The future of medicine is “personalized healthcare.” However, testing remains a critical hurdle researcher’s face as they must develop tests that can identify the unique signatures a disease gives out.
Transcriptomics is one such area researchers have been exploring. This is the study of the transcriptome, a profile of proteins currently active within a cell. This profile can change depending on the cell type, activity, or environment. By measuring a cell’s transcriptome, you could, in theory, identify its cell type and what state the cell is in.

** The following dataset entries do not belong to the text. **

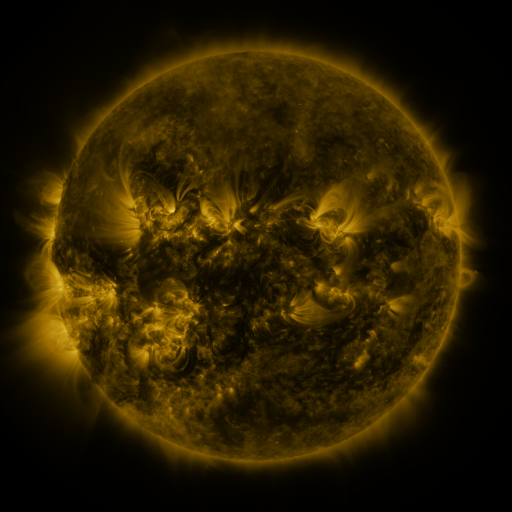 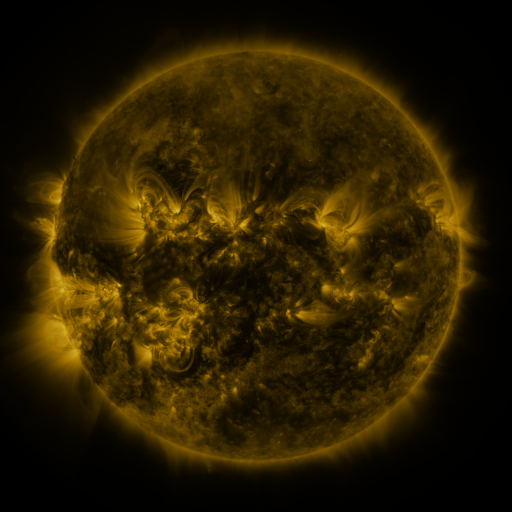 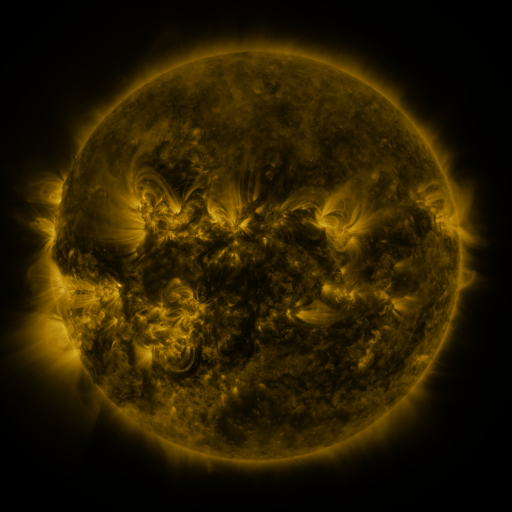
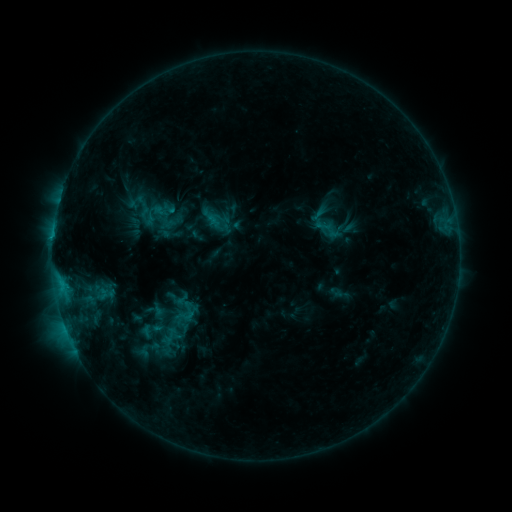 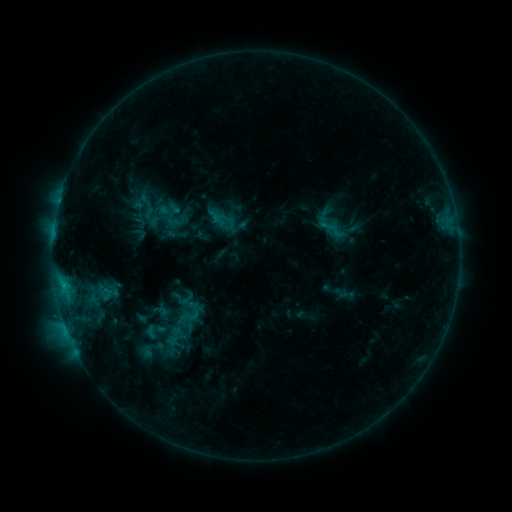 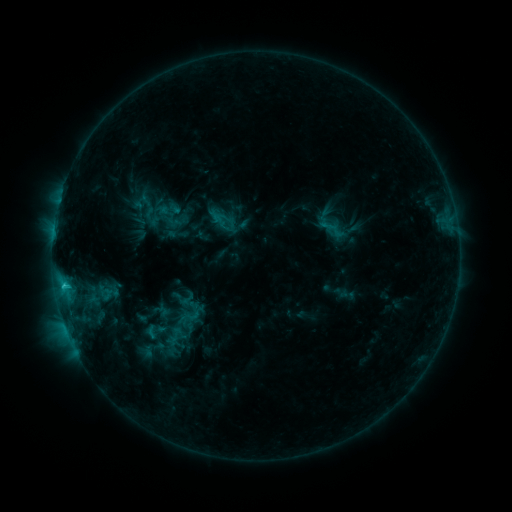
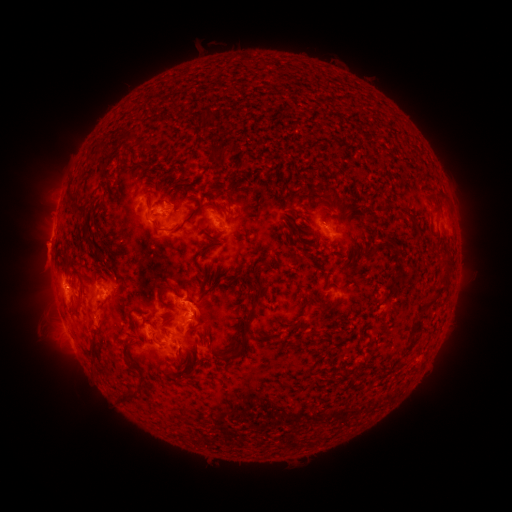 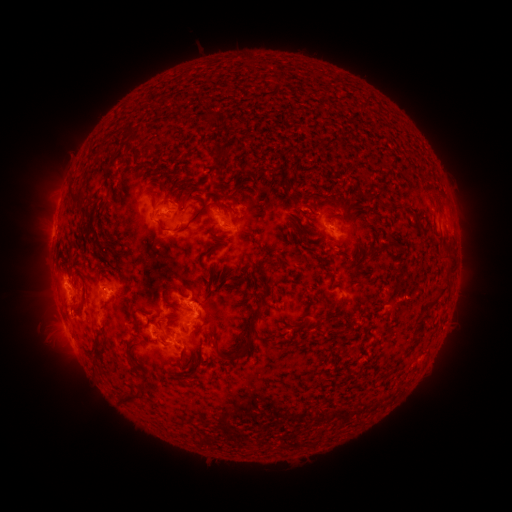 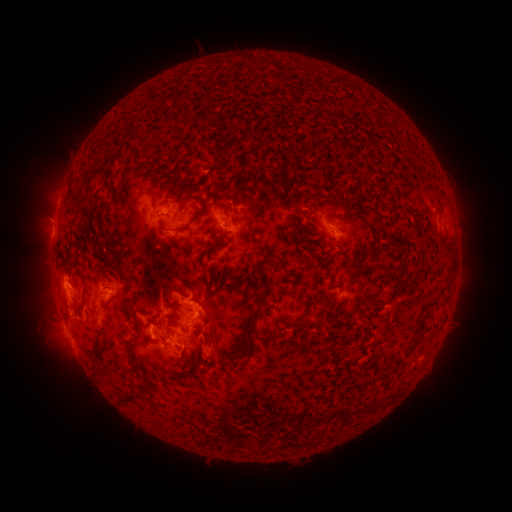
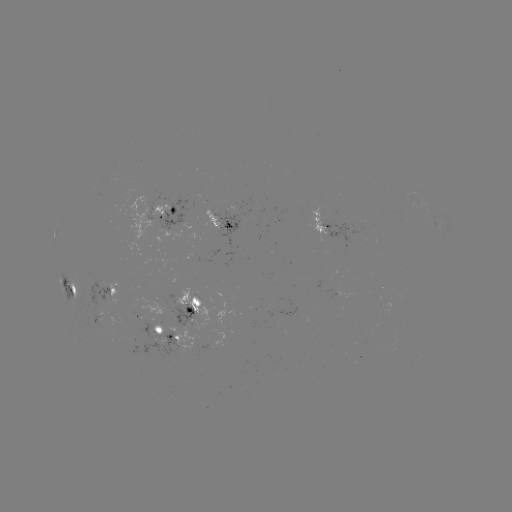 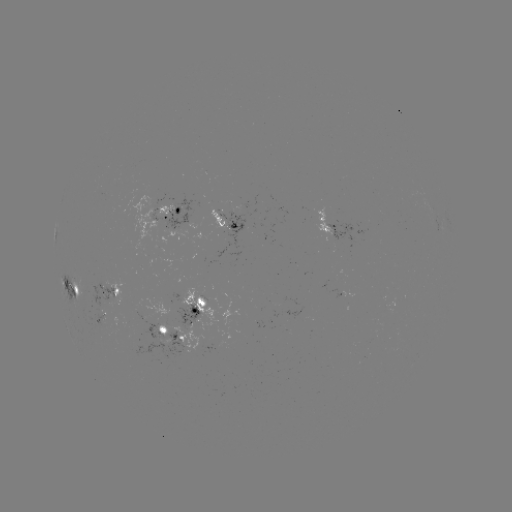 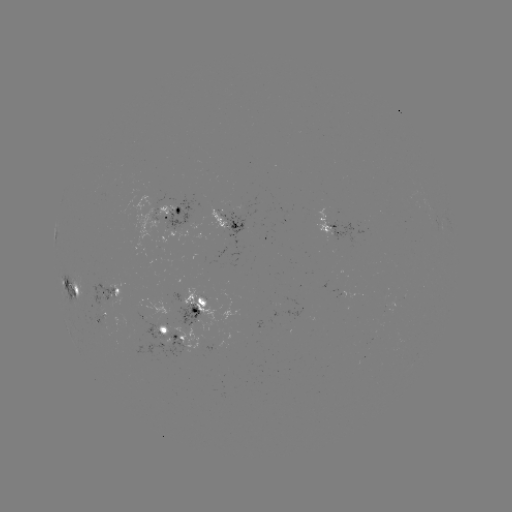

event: emerging-flux region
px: (324, 221)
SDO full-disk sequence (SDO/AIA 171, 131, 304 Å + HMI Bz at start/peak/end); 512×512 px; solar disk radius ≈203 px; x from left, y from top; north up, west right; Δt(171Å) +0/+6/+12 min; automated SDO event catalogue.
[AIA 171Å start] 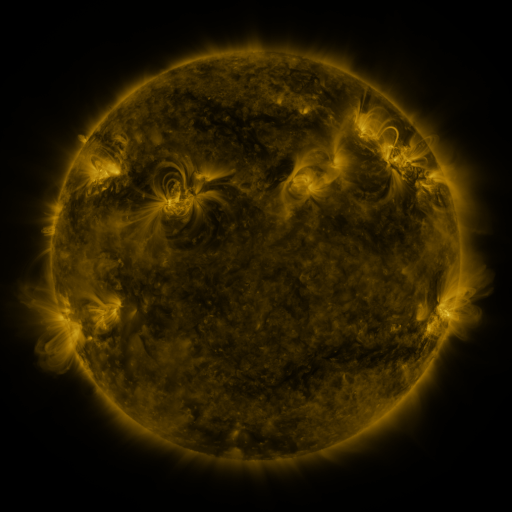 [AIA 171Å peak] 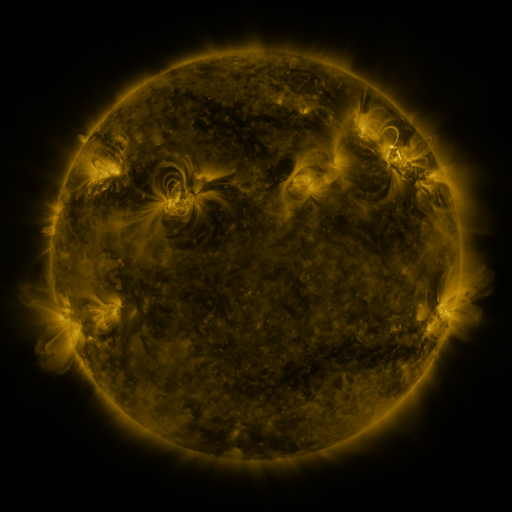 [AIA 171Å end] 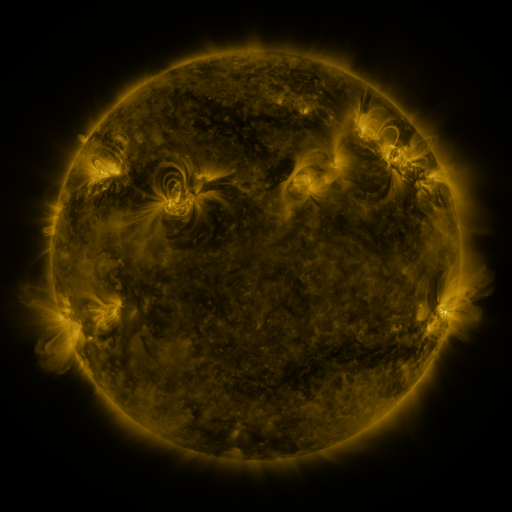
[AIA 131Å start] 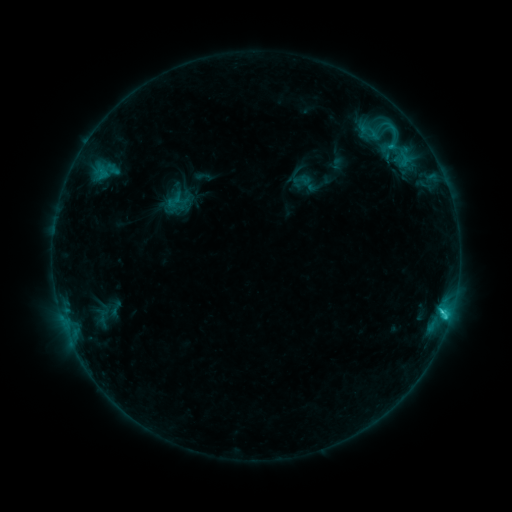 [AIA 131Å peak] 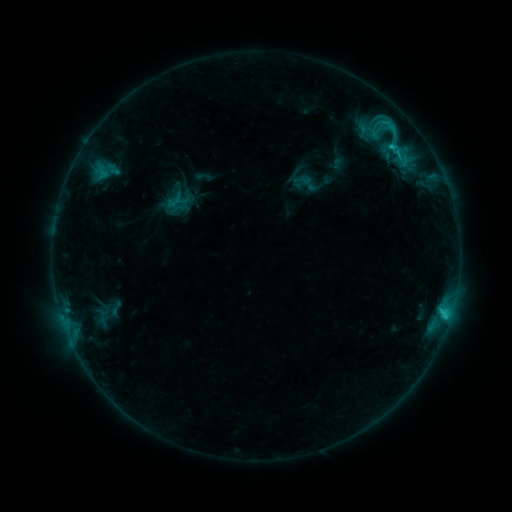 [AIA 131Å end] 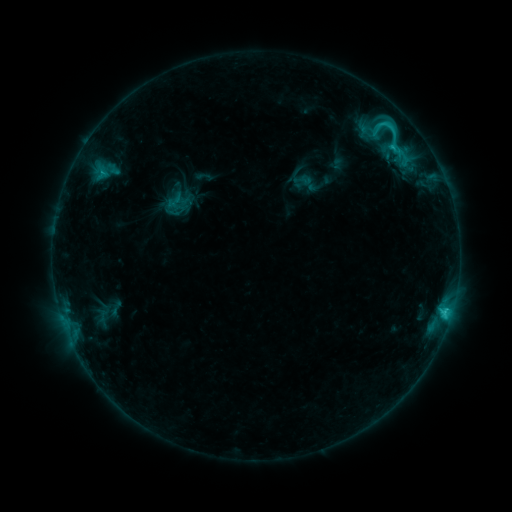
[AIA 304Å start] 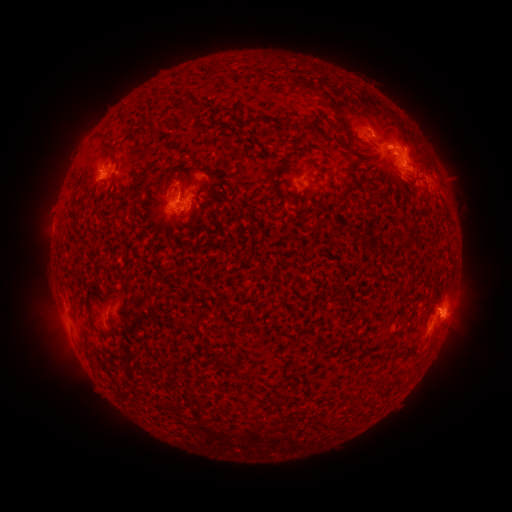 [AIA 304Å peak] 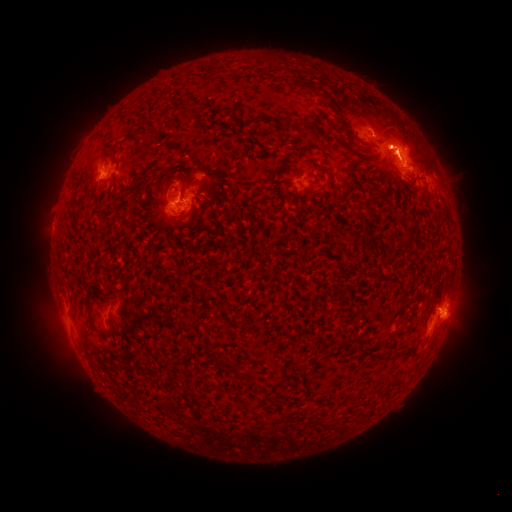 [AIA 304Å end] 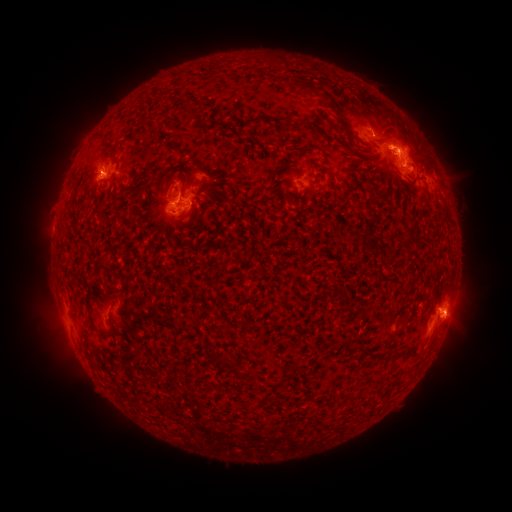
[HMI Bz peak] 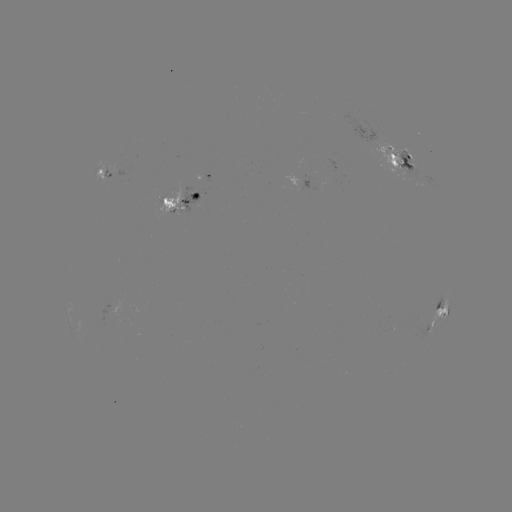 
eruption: <bbox>359, 94, 473, 210</bbox>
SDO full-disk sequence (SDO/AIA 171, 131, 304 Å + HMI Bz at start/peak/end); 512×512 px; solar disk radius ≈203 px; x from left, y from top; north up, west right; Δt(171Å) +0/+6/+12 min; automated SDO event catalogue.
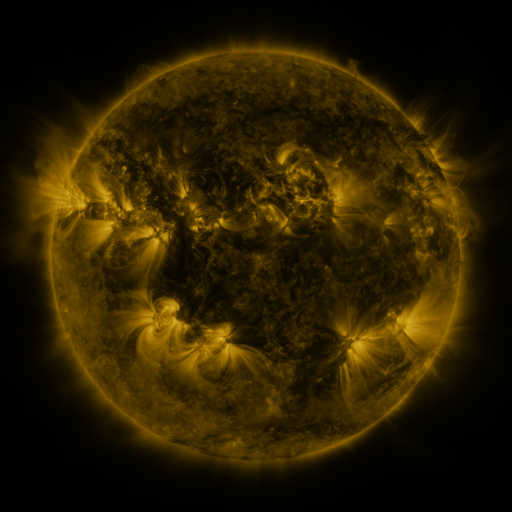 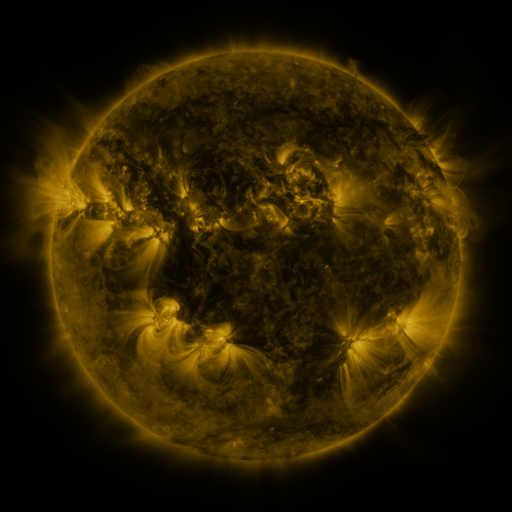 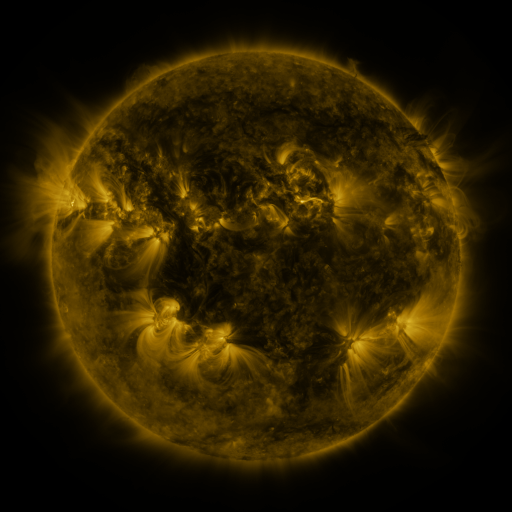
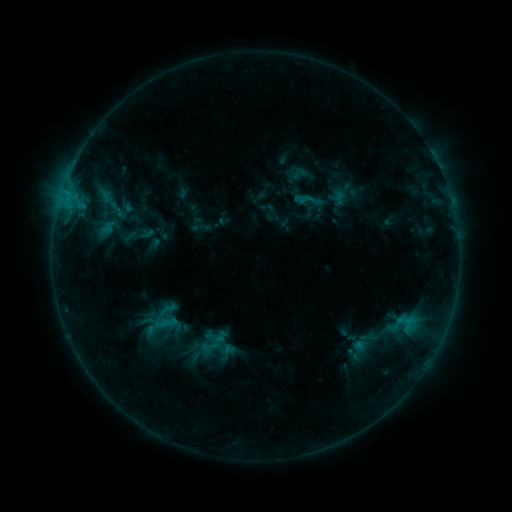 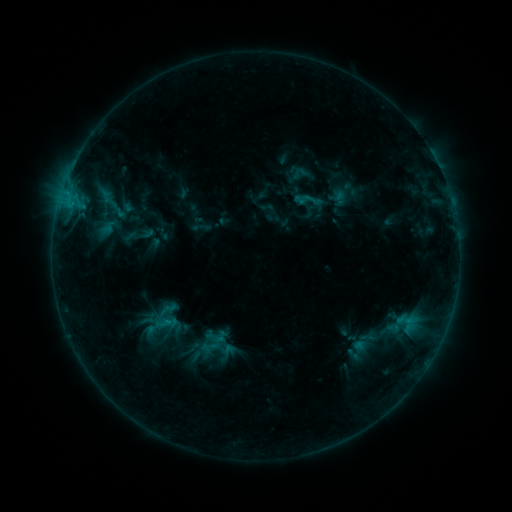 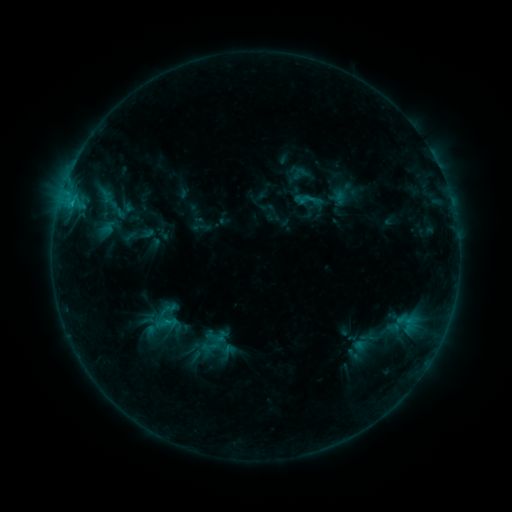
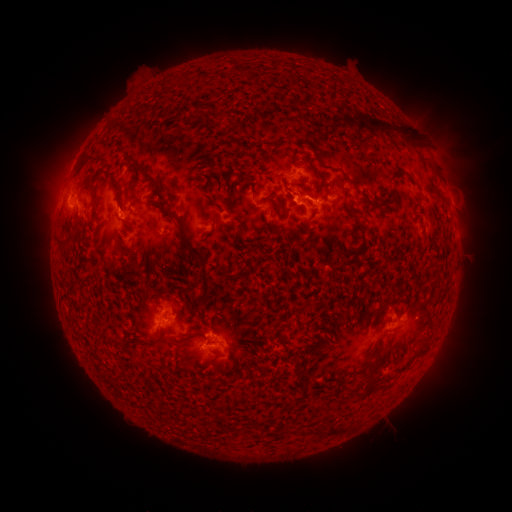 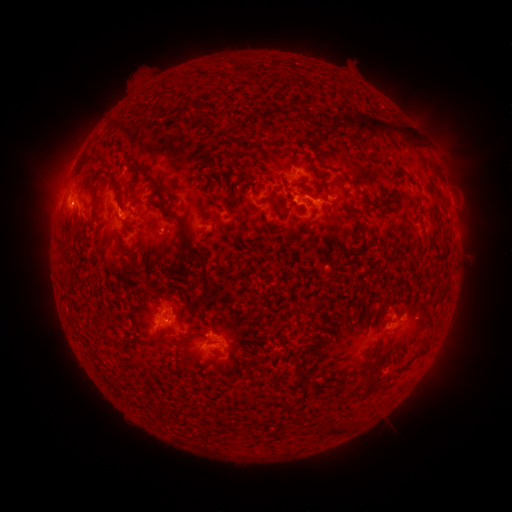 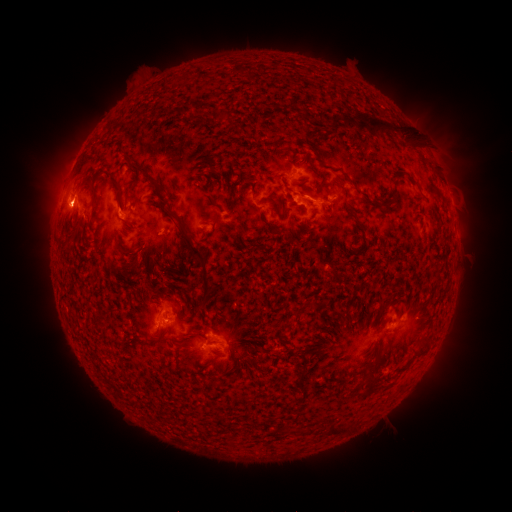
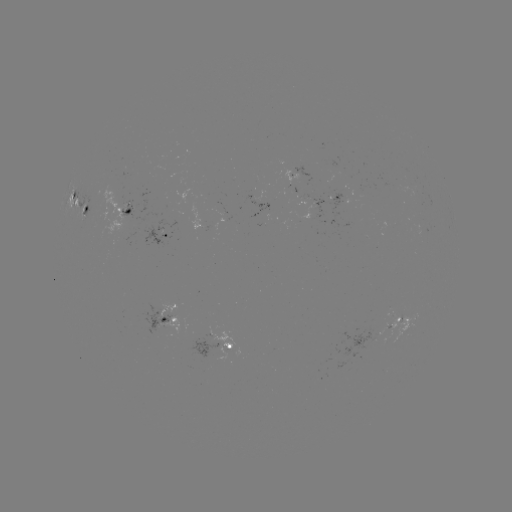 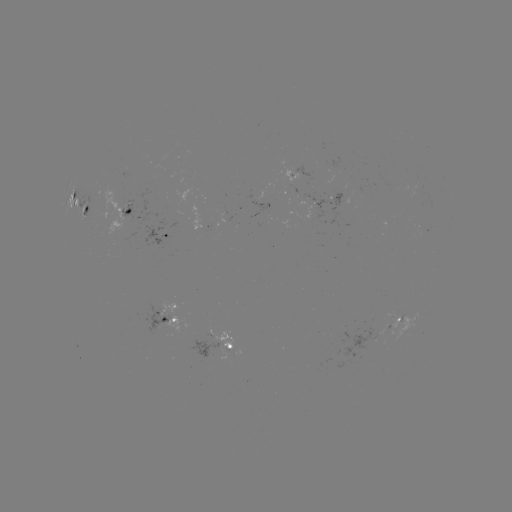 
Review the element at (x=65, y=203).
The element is eruption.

This technology is being applied to cancer diagnostics with some success. Cancer cells have a unique transcriptome compared to healthy cells. If a doctor could take a blood test and get a transcriptome of the cells in the blood, they could identify if the patient had cancer, what type of cancer it was, and even get a prognosis for the patient.
A few programs are capable of taking a transcriptome dataset and identifying individual cell types from it, but many cannot identify “new” cell types. They use what are called transcriptome atlases as reference datasets, which often lack important cell types. If you used one dataset that lacks cancer data as reference, the program might classify the cancer cells as some other cell type. This is where a team from Stanford University stepped in.
In a new study, the team introduced the Northstar program. This program improves upon other transcriptomic programs by successfully identifying “new” cell types in test data. It also simplifies the reference dataset into “averages,” which decreases the amount of work the program needs to do to run the program.
The team ran Northstar successfully in several trial runs. In one attempt, a glioblastoma dataset was run with a reference dataset that held no cancer cell types. The program successfully grouped cancer cells as a “new” cell type. The program’s run time was also dependent on the amount of test data, with the runtime as low as 9 seconds for a modern laptop.
The program’s ability to quickly and accurately identify “new” cell types from test transcriptomic data makes it useful for comprehensive testing. One could imagine a point when a doctor might run a transcriptomic test and encounter “unknown” cell types in a blood sample. This program would group these samples into their own categories and sub-categories, where other programs dump them into an “unknown” category, or just into some other cell type. This is a step in the right direction towards effective personalized healthcare.
The study concludes, “Cell atlases provide an invaluable resource to study heterogeneous disease and in particular cancer. Northstar’s unique ability to identify healthy and neoplastic cells is an important step towards personalized diagnosis and characterization of disease states at the single cell level.”